YOUR OBJECTIVE
From the article below on Marines cross training in decontamination, write out word for word the stretch that starts at "Photo Information" and stops after "slated to deploy in 2013.".

TEXT PASSAGE
○ ○ ○ ○
Photo Information

Lance Cpl. Dylan Tinsley, Jonesboro, Ark., native and 26th Marine Expeditionary Unit chemical, biological, radiological and nuclear defense specialist, gets his vitals checked before starting his decontamination training at Fort Pickett, Va., Sept. 14, 2012. The CBRN Marines cross trained with the Army National Guard CBRN enhanced reaction force package and the Air Force to get a better understanding on how different branches conduct decontamination. This training is part of the 26th MEU's pre-deployment training program. The 26th MEU is slated to deploy in 2013.

Photo by Cpl. Kyle N. Runnels

Marines cross train with National Guard in decontamination

14 Sep 2012 | Cpl. Kyle N. Runnels 26th Marine Expeditionary Unit

The 26th Marine Expeditionary Unit chemical, biological, radiological and nuclear defense Marines conducted cross training with the Army National Guard and Air Force at Fort Pickett, Va., Sept. 14, 2012.

“Today we are out here observing the National Guard and are conducting patient decontamination,” said Chief Warrant Officer 2 Scott Myhra, Portland, Ore., native and 26th MEU CBRN officer in charge. “Cross training is important because any scenario that might come up – whether it be domestic or overseas – we would typically work in a joint environment. It is extremely beneficial being able to see what each service’s capabilities are.”

Sgt. 1st Class Jeffrey Payne, Richmond, Va., native and CBRN enhanced response force operations sergeant, said, the more our branches work together, the more ready we’ll be in responding to a national emergency similar to the attacks on 9/11 or any other catastrophic event, either man-made or natural.

“We don’t always know who will be there first or who will be the closest in case we need to respond. Having the ability to work jointly and to understand how the others operate helps us put together a proper response and that will save lives,” said Payne.

Even though the guard and the Marines with CBRN train at the same military occupational specialty schoolhouse, once they go to their units, they may learn different ways of doing things.

“Once everyone gets to their elements I know everyone trains differently,” said Payne.
He said he wanted to show the Marines what the guard does on a civilian response and how to operate independently of a military structure.

“When we respond to an incident we don’t have an S-1 or an S-3. We fall under the incident command system that the federal government has,” said Payne. “Just about every fire department uses ICS so hopefully that is something the Marines do take away from this training. We want to show we have a dual role. Our chemical unit does have Army gear but they don’t use it for this training. They have to learn how to use the civilian equipment as well.”

Traveling to Fort Pickett gave the Marines an opportunity that could not easily be found at their home in Camp Lejeune, N.C.

“The [Marine Logistics Group] regularly does this type of training, but the services – as far as us being able to reach out and connect with the National Guard or the Air Force – is not common,” said Myhra. “Basically, being out here, away from the Camp Lejeune environment, allows us to focus more on different types of training.”

It is important for CBRN to be proficient in their skill set because it may be essential in the aiding of humanitarian services.

He said, “An assessment and consequence management team for the MEU brings a capability set where we can go into an environment during natural disasters and be able to identify contamination or hazards that exist in those areas and conduct site characterization.”

This is part of the Marines pre-deployment training program. The 26th MEU is scheduled to deploy in 2013.
○ ○ ○ ○
STUDY MATERIAL
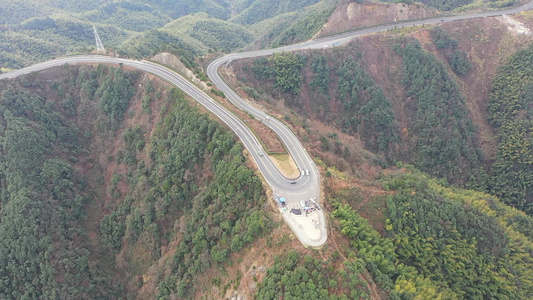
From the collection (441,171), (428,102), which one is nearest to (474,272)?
(441,171)

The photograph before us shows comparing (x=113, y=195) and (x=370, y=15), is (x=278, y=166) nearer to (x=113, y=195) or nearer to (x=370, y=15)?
(x=113, y=195)

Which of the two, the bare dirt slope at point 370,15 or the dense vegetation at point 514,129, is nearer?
the dense vegetation at point 514,129

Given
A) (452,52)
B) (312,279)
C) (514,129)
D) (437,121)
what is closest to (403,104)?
(437,121)

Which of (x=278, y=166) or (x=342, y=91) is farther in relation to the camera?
(x=342, y=91)

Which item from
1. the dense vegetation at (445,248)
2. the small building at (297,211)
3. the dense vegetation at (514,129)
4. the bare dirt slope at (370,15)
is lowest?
the dense vegetation at (514,129)

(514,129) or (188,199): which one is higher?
(188,199)

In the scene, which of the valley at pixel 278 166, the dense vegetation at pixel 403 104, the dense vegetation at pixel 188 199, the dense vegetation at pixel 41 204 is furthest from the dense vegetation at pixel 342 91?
the dense vegetation at pixel 41 204

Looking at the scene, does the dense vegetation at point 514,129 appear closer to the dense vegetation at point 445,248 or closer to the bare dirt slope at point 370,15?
the dense vegetation at point 445,248

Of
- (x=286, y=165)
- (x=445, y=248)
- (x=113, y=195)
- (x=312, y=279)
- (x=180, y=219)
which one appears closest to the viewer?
(x=312, y=279)
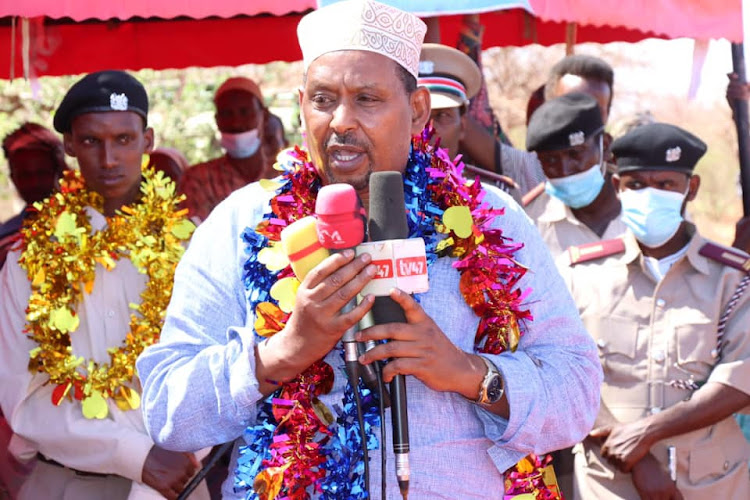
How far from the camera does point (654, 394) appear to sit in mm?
4566

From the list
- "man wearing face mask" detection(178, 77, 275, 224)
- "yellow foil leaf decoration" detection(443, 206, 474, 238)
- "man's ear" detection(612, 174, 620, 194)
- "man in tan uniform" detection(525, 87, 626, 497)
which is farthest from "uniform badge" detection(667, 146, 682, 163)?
"man wearing face mask" detection(178, 77, 275, 224)

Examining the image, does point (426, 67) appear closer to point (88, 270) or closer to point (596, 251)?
point (596, 251)

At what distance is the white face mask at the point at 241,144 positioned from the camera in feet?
26.7

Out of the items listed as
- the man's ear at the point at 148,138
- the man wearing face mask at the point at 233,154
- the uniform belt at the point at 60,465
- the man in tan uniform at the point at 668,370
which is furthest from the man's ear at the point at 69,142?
the man wearing face mask at the point at 233,154

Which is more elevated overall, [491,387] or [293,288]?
[293,288]

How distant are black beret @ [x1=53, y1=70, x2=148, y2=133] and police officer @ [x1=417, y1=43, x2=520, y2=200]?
4.84 ft

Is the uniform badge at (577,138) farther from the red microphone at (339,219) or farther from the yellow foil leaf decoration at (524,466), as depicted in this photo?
the red microphone at (339,219)

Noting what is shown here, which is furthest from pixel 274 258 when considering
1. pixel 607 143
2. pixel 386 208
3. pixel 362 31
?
pixel 607 143

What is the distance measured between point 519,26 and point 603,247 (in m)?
3.61

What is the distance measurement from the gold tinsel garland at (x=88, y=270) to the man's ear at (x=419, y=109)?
203cm

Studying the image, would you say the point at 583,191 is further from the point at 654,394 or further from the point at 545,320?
the point at 545,320

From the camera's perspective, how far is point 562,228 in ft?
18.7

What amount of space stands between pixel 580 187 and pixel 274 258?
3.54m

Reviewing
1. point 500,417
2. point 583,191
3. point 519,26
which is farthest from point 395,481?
point 519,26
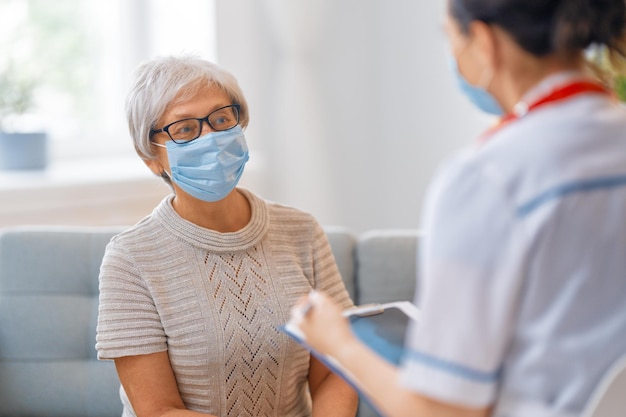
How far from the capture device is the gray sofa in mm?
2062

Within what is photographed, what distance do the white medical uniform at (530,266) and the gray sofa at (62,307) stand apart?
3.84 ft

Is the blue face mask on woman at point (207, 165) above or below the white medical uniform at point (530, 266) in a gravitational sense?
below

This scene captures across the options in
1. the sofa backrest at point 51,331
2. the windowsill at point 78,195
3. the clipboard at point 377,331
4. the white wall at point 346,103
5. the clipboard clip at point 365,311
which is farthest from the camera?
the white wall at point 346,103

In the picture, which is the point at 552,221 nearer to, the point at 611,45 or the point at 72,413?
the point at 611,45

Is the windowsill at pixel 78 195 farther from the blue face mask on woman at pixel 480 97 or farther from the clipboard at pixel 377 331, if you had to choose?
the blue face mask on woman at pixel 480 97

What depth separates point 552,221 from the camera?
0.87 m

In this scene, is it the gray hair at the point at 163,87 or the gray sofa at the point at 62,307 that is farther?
the gray sofa at the point at 62,307

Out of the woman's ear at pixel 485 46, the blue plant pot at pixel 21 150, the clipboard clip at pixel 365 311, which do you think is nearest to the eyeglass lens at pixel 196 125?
the clipboard clip at pixel 365 311

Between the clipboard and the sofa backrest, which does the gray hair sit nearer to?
the sofa backrest

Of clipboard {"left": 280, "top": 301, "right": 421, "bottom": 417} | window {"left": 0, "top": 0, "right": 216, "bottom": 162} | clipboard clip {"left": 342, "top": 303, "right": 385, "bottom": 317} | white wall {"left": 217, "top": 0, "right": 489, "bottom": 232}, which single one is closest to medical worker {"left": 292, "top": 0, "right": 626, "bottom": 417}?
clipboard {"left": 280, "top": 301, "right": 421, "bottom": 417}

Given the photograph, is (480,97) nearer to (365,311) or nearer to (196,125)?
(365,311)

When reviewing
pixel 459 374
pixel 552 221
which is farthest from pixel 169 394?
pixel 552 221

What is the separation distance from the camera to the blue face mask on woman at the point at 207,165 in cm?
171

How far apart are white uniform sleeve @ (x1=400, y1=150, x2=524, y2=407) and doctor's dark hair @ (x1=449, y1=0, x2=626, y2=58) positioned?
0.52 feet
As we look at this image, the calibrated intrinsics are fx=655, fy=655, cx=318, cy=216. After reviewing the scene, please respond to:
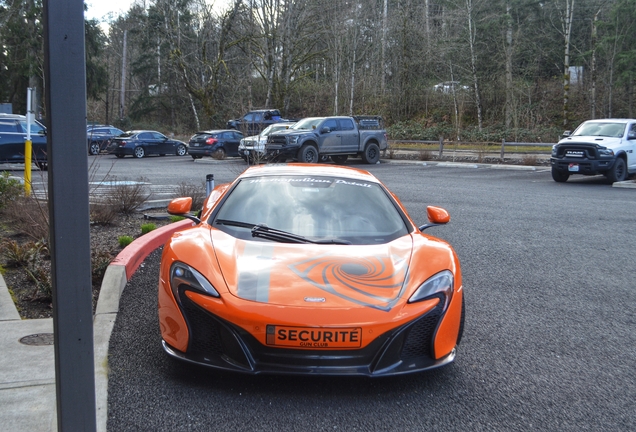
○ ○ ○ ○
WRITTEN ANSWER
Photo Information

Lance Cpl. Dylan Tinsley, Jonesboro, Ark., native and 26th Marine Expeditionary Unit chemical, biological, radiological and nuclear defense specialist, gets his vitals checked before starting his decontamination training at Fort Pickett, Va., Sept. 14, 2012. The CBRN Marines cross trained with the Army National Guard CBRN enhanced reaction force package and the Air Force to get a better understanding on how different branches conduct decontamination. This training is part of the 26th MEU's pre-deployment training program. The 26th MEU is slated to deploy in 2013.